- TEXT FOR ANALYSIS -
6.12                        Assignment
of Registration Rights.  The rights
to cause the Company to register the Registrable Securities pursuant to this Section 6
may not be assigned by Pfizer other than to an affiliate of Pfizer.

 

6.13                        Amendment
of Registration Rights.  Any
provision of this Section 6 may be amended and the observance thereof may
be waived (either generally or in a particular instance and either retroactively
or prospectively), only with the written consent of the Company and
Pfizer.  Any amendment or waiver effected
in accordance with this Section 6.13 shall be binding upon Pfizer and the
Company.  By acceptance of any benefits
under this Section 6, Pfizer hereby agrees to be bound by the provisions
hereunder.

 

7.                                      Rule 144
Reporting.  With a view to making
available to Pfizer the benefits of Rule 144 under the Securities
Act and any other rule or regulation of the SEC that may at any
time permit Pfizer to sell the Registrable Securities to the public without
registration or pursuant to a registration statement on Form S-3, the
Company covenants and agrees to use its commercially reasonable efforts to: (a) make
and keep public information regarding the Company available, as those terms are
understood and defined in Rule 144, until such time as Pfizer may sell all
of the Registrable Securities in compliance with Rule 144 (or any other
similar provisions then in force) without regard to the volume, manner of sale,
current public information or other requirements thereof; (b) file
with the SEC in a timely manner all reports

 

13

 

and other documents
required of the Company under the Securities Act and the Exchange Act; and (c) furnish
to Pfizer upon written request, as long as Pfizer owns any Registrable
Securities, (i) a written statement by the Company that it has complied
with the applicable reporting requirements of Rule 144 and the Exchange
Act or that it qualifies as a registrant whose securities may be registered on Form S-3,
(ii) a copy of the Company’s most recent Annual Report on Form 10-K
or Quarterly Report on Form 10-Q and (iii) such other documents filed
with the SEC as Pfizer may reasonably request in order to avail itself of any rule or
regulation of the SEC that permits the selling of any Registrable Securities
without registration.

 

8.                                      Limitations
on Resale and Standstill.

- ACTIVITIES -
[a] List every numbered section heading in the agreement excerpt, each with its number.
[b] Reproduce the wording of the agreement excerpt from "and other documents" up to and including "without registration.", with no changes.
The lines after this point have nothing to do with the agreement excerpt.

- DATASET RECORDS -
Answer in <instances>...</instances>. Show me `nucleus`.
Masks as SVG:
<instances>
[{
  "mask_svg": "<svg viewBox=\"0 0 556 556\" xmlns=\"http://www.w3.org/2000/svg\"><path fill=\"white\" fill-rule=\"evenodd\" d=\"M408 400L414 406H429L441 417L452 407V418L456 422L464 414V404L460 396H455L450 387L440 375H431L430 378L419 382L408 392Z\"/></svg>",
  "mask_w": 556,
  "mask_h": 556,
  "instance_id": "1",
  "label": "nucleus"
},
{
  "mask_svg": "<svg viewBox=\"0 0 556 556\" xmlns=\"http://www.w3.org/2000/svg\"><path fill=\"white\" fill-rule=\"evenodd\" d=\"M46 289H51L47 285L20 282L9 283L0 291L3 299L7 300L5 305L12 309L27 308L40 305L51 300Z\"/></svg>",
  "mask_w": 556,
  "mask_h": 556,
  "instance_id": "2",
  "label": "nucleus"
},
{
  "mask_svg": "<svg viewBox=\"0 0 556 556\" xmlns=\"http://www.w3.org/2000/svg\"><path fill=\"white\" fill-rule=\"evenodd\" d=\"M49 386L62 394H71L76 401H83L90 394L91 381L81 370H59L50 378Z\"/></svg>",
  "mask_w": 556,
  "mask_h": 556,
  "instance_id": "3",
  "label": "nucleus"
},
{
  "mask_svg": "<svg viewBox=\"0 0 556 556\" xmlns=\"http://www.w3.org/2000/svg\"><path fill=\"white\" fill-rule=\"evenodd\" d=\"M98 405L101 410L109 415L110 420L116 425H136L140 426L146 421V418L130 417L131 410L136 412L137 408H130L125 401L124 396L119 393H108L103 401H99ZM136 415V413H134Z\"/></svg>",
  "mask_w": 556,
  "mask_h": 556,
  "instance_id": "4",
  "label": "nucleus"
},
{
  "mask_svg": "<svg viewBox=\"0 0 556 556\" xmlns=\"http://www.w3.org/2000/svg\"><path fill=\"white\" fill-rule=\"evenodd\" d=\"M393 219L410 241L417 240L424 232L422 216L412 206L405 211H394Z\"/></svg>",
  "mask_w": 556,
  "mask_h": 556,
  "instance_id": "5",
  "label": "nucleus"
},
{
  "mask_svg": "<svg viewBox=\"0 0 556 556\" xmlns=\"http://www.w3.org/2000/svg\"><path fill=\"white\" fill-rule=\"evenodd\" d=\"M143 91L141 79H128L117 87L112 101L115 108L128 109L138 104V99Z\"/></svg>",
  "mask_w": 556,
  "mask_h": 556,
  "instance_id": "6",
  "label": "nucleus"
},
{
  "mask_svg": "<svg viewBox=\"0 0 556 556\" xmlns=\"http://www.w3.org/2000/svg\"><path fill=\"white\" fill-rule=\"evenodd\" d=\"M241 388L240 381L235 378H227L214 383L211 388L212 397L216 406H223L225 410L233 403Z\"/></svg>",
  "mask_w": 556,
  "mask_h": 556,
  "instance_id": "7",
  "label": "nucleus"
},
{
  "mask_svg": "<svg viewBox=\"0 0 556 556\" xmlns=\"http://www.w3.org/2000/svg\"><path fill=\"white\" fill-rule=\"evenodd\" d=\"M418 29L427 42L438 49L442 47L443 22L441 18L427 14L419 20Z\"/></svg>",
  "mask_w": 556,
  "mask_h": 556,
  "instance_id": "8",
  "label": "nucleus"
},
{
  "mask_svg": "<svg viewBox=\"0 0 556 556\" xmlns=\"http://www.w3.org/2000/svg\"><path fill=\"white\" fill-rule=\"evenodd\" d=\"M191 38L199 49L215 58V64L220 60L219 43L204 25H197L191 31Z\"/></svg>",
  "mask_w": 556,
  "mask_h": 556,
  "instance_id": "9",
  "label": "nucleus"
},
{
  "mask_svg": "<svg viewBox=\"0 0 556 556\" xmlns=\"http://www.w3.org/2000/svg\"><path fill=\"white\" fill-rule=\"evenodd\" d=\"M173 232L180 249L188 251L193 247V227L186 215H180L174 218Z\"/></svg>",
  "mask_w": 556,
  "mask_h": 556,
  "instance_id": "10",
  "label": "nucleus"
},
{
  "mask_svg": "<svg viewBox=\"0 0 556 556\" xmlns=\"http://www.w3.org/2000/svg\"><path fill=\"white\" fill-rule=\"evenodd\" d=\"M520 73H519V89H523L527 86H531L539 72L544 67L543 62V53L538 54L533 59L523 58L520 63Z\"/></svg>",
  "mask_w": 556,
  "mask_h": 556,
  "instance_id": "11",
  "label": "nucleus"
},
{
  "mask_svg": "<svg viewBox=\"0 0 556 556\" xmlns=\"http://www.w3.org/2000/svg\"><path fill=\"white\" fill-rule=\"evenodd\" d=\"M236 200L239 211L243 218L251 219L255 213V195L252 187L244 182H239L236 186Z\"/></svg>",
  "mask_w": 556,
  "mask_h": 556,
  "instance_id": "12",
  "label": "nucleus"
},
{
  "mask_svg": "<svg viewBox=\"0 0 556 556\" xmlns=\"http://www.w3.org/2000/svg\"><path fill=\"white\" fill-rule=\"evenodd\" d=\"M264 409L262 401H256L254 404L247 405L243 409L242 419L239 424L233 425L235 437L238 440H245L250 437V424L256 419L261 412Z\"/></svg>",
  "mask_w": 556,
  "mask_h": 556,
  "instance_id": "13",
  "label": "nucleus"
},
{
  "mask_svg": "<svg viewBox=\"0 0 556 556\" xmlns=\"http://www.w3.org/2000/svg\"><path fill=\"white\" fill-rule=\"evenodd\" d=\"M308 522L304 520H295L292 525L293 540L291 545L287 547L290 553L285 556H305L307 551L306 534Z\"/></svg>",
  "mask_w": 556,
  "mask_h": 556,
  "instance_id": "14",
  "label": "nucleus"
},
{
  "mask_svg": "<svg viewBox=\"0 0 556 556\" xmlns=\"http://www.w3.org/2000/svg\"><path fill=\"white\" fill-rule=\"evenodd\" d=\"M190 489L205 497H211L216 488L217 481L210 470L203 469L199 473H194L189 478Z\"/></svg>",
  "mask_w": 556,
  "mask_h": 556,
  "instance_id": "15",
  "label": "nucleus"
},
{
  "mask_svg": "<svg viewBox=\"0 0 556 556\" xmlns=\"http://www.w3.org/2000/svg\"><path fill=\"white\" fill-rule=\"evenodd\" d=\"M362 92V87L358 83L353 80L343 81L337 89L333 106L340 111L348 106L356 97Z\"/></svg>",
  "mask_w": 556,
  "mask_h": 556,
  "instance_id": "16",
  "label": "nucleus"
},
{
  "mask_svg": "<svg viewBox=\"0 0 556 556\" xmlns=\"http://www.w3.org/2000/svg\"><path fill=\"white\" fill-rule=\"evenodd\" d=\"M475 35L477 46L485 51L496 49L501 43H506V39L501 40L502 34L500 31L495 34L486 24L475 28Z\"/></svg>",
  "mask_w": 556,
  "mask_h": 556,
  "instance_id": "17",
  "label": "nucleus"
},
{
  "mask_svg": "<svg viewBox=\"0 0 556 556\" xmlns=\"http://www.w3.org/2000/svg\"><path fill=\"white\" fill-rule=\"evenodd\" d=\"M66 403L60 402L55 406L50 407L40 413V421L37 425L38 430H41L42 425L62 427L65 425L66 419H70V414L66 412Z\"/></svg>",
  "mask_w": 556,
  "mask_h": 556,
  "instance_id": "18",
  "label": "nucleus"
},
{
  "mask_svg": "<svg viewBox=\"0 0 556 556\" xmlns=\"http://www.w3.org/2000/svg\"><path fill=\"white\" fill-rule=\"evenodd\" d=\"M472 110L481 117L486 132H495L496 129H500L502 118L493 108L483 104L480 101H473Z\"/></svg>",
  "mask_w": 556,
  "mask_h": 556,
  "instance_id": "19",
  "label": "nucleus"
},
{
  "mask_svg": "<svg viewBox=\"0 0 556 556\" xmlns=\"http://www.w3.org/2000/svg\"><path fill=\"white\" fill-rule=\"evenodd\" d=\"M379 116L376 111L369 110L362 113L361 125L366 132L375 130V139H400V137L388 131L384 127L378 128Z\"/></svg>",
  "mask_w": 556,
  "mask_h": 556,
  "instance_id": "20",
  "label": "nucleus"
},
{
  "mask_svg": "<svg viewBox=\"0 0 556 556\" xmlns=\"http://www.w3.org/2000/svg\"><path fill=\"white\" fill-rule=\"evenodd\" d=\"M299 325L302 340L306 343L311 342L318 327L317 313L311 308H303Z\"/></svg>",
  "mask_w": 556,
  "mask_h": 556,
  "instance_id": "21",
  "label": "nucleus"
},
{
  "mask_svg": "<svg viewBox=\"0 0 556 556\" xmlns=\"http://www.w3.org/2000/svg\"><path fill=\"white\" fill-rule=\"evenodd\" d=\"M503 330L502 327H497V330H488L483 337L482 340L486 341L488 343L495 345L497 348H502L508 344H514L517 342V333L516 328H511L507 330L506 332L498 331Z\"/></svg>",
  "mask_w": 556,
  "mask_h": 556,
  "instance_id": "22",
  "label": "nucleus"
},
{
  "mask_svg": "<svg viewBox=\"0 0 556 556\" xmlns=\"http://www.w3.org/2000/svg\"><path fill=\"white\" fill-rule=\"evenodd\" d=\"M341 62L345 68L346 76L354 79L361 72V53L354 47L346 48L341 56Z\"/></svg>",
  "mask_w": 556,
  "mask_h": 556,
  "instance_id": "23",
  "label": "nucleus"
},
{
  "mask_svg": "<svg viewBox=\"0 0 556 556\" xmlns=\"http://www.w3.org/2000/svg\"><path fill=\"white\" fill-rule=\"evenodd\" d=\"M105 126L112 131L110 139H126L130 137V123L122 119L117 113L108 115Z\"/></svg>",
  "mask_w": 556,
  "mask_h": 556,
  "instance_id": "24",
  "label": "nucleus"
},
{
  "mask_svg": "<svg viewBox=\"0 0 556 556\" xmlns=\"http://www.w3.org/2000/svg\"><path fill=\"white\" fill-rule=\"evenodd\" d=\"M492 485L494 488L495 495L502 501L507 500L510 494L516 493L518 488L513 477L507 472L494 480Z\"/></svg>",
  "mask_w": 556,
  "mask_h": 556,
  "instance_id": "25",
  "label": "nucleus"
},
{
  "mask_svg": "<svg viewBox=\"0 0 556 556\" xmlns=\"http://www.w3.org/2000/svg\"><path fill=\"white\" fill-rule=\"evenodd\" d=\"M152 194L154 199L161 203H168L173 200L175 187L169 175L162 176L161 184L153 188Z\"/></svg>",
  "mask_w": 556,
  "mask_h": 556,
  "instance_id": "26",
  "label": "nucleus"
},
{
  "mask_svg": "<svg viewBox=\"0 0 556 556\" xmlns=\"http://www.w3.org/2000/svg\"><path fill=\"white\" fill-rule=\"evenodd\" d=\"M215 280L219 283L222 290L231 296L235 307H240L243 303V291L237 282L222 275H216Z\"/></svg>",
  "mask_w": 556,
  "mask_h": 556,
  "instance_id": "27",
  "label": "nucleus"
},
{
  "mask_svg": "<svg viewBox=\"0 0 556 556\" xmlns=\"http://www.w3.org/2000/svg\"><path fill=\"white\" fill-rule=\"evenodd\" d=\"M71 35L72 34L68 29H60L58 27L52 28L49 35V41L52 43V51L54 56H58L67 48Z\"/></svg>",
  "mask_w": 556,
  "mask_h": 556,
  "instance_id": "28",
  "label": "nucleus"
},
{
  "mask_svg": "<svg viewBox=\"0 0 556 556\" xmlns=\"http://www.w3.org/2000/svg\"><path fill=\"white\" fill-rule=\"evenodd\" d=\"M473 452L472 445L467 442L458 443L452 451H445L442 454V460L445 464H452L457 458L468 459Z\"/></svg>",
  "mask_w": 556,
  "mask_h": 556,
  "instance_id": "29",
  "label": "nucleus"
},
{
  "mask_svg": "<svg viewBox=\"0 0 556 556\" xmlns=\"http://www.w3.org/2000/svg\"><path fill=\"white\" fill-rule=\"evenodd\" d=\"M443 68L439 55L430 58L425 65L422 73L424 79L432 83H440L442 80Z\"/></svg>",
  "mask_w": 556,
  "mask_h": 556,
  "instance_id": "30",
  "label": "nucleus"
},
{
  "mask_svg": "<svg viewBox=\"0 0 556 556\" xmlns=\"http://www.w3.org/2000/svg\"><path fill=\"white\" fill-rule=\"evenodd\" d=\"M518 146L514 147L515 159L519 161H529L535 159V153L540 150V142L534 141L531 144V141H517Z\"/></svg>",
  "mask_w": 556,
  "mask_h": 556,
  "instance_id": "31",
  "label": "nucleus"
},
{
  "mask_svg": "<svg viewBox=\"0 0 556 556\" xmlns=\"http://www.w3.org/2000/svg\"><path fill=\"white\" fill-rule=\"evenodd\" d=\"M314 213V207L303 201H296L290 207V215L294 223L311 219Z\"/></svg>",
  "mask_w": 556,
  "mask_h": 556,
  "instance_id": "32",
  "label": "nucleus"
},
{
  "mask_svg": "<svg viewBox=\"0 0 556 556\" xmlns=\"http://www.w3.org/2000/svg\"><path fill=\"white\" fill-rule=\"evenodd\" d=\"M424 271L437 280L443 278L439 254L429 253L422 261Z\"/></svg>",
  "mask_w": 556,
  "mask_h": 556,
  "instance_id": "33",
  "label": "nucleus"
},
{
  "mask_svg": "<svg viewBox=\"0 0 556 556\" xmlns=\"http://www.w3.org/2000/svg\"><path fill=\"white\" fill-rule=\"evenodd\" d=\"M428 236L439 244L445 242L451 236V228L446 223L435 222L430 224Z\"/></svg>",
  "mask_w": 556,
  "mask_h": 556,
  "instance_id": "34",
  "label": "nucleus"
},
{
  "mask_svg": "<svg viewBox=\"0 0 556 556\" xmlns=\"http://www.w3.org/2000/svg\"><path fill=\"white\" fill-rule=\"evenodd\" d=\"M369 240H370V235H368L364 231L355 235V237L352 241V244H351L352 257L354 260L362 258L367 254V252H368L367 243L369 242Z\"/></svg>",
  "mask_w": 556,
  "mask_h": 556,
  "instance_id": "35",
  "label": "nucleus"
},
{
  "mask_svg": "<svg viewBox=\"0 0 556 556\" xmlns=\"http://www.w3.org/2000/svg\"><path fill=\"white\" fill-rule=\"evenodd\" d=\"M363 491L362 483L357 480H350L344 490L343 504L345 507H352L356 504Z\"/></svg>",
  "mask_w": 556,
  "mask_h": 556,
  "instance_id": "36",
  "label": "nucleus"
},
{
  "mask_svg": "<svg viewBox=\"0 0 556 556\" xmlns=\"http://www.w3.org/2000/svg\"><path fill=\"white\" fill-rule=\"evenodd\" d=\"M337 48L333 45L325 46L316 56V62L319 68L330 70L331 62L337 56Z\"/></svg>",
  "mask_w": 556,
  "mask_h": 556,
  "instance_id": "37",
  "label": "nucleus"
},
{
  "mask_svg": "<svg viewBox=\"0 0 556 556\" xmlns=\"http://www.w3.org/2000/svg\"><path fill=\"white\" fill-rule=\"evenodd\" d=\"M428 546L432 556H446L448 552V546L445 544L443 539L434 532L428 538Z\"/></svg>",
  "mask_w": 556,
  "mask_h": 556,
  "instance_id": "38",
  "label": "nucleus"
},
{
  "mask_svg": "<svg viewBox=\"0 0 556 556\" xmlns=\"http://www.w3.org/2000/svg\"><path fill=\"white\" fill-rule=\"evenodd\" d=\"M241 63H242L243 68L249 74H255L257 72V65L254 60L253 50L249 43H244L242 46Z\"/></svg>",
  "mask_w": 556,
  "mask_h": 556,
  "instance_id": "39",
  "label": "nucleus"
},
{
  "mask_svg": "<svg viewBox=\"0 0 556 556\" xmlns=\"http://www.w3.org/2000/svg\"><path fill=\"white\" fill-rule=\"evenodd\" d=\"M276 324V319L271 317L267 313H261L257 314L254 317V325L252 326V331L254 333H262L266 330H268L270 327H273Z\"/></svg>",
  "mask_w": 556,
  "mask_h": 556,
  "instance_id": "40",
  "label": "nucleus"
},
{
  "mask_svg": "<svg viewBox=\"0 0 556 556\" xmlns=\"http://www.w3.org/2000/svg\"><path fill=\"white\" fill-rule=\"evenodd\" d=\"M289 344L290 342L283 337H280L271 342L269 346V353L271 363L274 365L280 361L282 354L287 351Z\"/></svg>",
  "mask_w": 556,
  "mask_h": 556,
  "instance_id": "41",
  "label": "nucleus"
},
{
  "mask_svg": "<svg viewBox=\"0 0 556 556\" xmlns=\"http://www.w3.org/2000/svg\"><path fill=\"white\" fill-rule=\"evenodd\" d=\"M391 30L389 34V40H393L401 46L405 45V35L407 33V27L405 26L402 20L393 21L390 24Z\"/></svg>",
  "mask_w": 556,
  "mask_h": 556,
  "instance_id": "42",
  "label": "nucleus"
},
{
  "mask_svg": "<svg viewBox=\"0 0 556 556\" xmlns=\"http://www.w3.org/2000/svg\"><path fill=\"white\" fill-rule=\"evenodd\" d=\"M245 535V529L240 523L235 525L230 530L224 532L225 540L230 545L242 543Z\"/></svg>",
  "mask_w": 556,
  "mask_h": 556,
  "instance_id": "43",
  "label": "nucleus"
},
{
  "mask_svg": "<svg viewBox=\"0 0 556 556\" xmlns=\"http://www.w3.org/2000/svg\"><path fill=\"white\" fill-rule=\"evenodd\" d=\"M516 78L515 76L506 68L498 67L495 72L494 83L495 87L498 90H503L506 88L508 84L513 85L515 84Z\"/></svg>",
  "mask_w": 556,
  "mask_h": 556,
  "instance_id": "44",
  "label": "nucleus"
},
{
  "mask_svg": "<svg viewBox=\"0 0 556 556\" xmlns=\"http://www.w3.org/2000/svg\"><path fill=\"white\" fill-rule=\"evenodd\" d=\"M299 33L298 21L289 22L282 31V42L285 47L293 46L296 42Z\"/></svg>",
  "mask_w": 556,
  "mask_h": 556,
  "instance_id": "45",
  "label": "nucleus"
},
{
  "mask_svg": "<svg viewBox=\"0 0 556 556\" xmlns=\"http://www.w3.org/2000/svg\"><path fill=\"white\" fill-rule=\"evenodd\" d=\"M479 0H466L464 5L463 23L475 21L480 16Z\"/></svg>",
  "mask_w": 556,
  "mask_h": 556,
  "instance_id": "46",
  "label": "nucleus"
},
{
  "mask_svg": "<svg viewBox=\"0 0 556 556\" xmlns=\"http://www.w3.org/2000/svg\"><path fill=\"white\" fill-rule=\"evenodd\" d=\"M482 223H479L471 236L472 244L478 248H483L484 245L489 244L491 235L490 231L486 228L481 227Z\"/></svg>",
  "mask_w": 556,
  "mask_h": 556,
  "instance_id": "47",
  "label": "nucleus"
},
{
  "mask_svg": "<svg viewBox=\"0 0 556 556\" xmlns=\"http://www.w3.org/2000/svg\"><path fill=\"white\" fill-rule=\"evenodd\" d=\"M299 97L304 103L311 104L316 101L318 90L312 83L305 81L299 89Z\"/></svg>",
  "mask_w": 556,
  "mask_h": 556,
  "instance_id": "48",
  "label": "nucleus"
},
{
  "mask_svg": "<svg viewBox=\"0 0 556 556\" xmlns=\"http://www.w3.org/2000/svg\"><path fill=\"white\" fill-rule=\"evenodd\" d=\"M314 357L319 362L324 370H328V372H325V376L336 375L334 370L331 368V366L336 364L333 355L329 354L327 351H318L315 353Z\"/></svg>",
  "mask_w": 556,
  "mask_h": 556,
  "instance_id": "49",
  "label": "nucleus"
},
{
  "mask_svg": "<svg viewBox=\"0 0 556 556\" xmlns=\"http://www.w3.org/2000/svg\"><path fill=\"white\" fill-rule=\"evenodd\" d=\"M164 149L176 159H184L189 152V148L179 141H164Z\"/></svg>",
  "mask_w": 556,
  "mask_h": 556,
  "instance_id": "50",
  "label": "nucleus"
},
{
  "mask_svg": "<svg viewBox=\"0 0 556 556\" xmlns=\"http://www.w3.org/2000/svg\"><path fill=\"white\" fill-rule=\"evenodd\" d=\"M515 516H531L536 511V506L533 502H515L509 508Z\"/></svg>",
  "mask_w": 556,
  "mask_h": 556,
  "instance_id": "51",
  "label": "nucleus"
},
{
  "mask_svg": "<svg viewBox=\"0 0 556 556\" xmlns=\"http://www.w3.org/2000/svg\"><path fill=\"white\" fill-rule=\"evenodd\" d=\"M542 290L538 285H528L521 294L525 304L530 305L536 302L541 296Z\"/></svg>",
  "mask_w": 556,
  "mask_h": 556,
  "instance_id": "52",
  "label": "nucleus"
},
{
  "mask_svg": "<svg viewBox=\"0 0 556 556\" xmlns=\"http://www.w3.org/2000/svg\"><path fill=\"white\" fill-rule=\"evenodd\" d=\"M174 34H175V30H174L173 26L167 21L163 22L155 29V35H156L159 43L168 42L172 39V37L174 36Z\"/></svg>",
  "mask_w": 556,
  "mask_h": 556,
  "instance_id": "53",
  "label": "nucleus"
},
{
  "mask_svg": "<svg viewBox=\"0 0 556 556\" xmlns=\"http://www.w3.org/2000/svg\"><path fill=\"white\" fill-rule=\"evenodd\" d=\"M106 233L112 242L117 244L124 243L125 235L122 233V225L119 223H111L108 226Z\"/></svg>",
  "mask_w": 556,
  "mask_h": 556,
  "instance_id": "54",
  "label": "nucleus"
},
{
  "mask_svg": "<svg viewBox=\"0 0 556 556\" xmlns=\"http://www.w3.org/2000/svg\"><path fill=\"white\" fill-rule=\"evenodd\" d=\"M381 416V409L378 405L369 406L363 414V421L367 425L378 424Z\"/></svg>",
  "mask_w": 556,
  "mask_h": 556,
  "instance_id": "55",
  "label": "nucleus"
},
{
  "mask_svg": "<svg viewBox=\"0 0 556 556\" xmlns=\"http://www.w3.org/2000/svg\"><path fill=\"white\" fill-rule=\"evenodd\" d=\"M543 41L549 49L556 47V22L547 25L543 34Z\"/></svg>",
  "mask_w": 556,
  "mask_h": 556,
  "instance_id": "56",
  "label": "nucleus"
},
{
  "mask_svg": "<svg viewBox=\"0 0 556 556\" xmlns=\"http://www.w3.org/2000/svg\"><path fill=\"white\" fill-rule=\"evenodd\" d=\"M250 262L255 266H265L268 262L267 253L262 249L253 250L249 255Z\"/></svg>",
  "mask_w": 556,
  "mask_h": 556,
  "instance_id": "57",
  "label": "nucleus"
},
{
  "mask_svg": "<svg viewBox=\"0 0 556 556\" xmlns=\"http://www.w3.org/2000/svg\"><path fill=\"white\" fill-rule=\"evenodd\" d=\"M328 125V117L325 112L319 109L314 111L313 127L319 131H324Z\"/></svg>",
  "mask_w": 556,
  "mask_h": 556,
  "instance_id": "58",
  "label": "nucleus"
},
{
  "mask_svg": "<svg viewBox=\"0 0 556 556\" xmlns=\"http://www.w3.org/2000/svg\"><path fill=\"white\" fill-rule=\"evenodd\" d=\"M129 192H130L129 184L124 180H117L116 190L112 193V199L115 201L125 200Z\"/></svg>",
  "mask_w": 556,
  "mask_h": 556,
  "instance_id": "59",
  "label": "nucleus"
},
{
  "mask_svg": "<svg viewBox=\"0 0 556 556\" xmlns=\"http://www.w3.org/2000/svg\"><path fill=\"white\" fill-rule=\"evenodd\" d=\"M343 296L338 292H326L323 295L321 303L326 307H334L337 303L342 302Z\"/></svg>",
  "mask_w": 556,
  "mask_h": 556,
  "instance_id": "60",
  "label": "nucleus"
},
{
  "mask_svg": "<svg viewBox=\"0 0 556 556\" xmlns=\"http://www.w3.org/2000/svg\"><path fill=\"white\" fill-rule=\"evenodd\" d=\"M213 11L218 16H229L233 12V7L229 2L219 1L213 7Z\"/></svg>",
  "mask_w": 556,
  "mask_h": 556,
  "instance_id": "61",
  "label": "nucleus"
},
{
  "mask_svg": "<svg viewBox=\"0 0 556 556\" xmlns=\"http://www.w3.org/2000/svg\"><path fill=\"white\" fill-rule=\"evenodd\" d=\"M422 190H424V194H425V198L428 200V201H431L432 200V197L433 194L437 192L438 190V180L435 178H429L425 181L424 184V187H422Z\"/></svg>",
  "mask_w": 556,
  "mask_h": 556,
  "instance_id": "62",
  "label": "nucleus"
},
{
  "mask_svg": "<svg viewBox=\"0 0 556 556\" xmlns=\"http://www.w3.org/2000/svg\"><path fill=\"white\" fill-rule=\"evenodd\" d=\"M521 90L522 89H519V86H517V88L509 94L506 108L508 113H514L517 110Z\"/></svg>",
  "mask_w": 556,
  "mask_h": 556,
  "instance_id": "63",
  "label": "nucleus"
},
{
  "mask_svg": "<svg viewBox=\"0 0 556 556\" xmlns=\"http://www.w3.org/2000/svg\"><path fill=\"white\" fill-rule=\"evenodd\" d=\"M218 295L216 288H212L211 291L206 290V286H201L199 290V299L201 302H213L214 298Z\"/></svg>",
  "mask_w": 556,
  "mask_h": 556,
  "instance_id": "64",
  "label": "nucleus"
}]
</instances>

- TASK ANSWERS -
[a]
6.12 Assignment of Registration Rights
6.13 Amendment of Registration Rights
7. Rule 144 Reporting
8. Limitations on Resale and Standstill

[b]
and other documents
required of the Company under the Securities Act and the Exchange Act; and (c) furnish
to Pfizer upon written request, as long as Pfizer owns any Registrable
Securities, (i) a written statement by the Company that it has complied
with the applicable reporting requirements of Rule 144 and the Exchange
Act or that it qualifies as a registrant whose securities may be registered on Form S-3,
(ii) a copy of the Company’s most recent Annual Report on Form 10-K
or Quarterly Report on Form 10-Q and (iii) such other documents filed
with the SEC as Pfizer may reasonably request in order to avail itself of any rule or
regulation of the SEC that permits the selling of any Registrable Securities
without registration.